++++ TEXT PROVIDED ++++

Docker in LXC problem after PVE kernel update.

For the record, the original issue has been fixed in lxc-pve-3.1.0-65 (lxc-pve-3.1.0-7 for PVE 5). The package is currently available in the pvetest repository, but should move to pve-no-subscription soon.

Testing is always welcome of course :)
 
Thank you for reporting back. As far as the documentation of vfs goes, the driver is inferior to anything else with lower performance and uses more space, but is the only driver that works on any block based backend. I don't see why this should be preferred over the real ZFS driver for Docker, which is CoW-based, super fast, has quota and snapshot support (for cloning) but does obviously not work in LXC. The ZFS driver is even superior than any overlay filesystem due to its internal CoW design.
Is it though? Docker themselves strongly recommend the overlay2 driver as the superior choice, and there are multiple threads and git issues about slow performance using the zfs driver for linux.

I'd love for the zfs driver to be just as performant as the overlay2 driver, just because ZFS is so great, but the reality seems to paint a different picture.
 
Is it though? Docker themselves strongly recommend the overlay2 driver as the superior choice, and there are multiple threads and git issues about slow performance using the zfs driver for linux.

Depends on what you really want of course. ZFS has features that no other filesystem has, e.g. for databases you can remove the necessity to have checksums inside of the database and let parts of ACID to ZFS increasing the overall performance of the database by a lot. Even if ZFS is slower in general I/O performance (which is normal with respect to a non-ZFS system ON the same hardware), the benefits of the features including compression will make it a lot faster. And we are not even talking about snapshots, cloning, quota which is not possible with overlay2.

++++ RECORD SET ++++

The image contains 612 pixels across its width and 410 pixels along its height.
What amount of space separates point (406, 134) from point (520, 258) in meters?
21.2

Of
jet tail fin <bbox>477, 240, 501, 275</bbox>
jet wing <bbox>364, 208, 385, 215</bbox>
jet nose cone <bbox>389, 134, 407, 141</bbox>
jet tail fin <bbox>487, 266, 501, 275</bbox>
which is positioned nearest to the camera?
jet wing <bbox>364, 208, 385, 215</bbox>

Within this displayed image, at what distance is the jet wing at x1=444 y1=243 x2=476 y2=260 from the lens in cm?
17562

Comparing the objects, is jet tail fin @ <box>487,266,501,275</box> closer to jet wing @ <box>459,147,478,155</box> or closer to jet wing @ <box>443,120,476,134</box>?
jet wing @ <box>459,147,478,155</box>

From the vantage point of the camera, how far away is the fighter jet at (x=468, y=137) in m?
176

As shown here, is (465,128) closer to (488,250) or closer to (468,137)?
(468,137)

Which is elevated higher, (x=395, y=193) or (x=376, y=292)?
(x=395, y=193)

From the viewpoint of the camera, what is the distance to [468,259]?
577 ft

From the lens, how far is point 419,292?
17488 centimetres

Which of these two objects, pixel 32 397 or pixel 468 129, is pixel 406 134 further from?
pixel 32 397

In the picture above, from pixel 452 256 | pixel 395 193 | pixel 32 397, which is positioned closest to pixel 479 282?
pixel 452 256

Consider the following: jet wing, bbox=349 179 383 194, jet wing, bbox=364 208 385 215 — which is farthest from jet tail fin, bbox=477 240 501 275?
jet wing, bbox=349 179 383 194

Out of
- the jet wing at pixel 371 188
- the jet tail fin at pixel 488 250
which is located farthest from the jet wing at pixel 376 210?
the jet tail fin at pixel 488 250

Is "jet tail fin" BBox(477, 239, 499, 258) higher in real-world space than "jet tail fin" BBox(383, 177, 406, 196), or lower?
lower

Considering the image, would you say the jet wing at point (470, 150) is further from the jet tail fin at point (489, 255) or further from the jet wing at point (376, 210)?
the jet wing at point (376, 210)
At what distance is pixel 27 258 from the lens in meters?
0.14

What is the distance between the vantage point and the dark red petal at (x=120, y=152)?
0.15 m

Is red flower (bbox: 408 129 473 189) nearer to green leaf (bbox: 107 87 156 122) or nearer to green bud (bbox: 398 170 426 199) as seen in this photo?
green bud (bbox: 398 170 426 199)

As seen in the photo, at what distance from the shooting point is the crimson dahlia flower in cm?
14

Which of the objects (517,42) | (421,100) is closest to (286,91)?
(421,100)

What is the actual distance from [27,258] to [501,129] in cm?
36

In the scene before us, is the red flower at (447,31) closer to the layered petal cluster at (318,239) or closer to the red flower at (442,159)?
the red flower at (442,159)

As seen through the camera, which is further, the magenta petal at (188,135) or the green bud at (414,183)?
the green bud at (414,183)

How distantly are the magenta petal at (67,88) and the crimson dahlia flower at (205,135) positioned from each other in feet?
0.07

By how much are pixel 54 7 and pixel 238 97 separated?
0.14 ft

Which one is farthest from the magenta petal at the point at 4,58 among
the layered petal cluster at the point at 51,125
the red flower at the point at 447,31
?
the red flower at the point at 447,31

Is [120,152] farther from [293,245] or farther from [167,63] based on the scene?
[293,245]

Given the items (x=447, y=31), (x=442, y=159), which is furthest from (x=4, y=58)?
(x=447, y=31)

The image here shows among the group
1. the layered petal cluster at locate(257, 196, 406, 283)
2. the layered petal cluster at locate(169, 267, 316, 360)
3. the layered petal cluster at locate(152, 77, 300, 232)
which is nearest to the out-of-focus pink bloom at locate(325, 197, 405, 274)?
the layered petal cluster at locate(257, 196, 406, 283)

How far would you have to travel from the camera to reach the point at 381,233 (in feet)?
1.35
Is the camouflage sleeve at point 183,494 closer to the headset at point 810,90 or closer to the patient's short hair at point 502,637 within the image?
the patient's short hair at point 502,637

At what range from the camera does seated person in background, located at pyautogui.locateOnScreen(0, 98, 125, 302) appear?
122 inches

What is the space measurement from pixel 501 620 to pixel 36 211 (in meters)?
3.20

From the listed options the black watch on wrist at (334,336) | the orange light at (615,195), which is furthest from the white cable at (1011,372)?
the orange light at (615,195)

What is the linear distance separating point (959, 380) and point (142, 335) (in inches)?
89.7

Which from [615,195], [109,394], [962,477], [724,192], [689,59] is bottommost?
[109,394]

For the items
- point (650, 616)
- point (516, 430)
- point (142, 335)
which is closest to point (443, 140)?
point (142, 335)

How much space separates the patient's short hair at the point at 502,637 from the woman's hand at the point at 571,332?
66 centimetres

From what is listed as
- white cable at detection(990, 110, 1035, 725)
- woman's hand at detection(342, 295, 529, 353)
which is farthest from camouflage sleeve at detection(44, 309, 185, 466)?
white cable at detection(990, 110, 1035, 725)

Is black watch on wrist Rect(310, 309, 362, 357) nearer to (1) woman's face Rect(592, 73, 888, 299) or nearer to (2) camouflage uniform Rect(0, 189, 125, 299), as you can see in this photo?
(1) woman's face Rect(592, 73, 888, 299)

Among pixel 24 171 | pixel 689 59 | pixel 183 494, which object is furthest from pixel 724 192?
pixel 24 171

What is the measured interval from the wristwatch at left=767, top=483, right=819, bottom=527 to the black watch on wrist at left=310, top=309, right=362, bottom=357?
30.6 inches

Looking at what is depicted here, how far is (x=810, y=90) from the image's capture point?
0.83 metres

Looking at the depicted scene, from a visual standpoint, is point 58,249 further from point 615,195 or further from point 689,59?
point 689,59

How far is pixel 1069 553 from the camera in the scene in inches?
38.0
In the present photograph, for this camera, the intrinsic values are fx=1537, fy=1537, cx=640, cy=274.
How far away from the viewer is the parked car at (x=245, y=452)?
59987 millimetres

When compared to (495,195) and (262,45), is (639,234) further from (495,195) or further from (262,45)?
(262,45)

++++

EXERCISE AIM =
According to the thread on Docker in LXC, which package version fixed the original issue?

TASK SOLUTION =
lxc-pve-3.1.0-65, or lxc-pve-3.1.0-7 for PVE 5.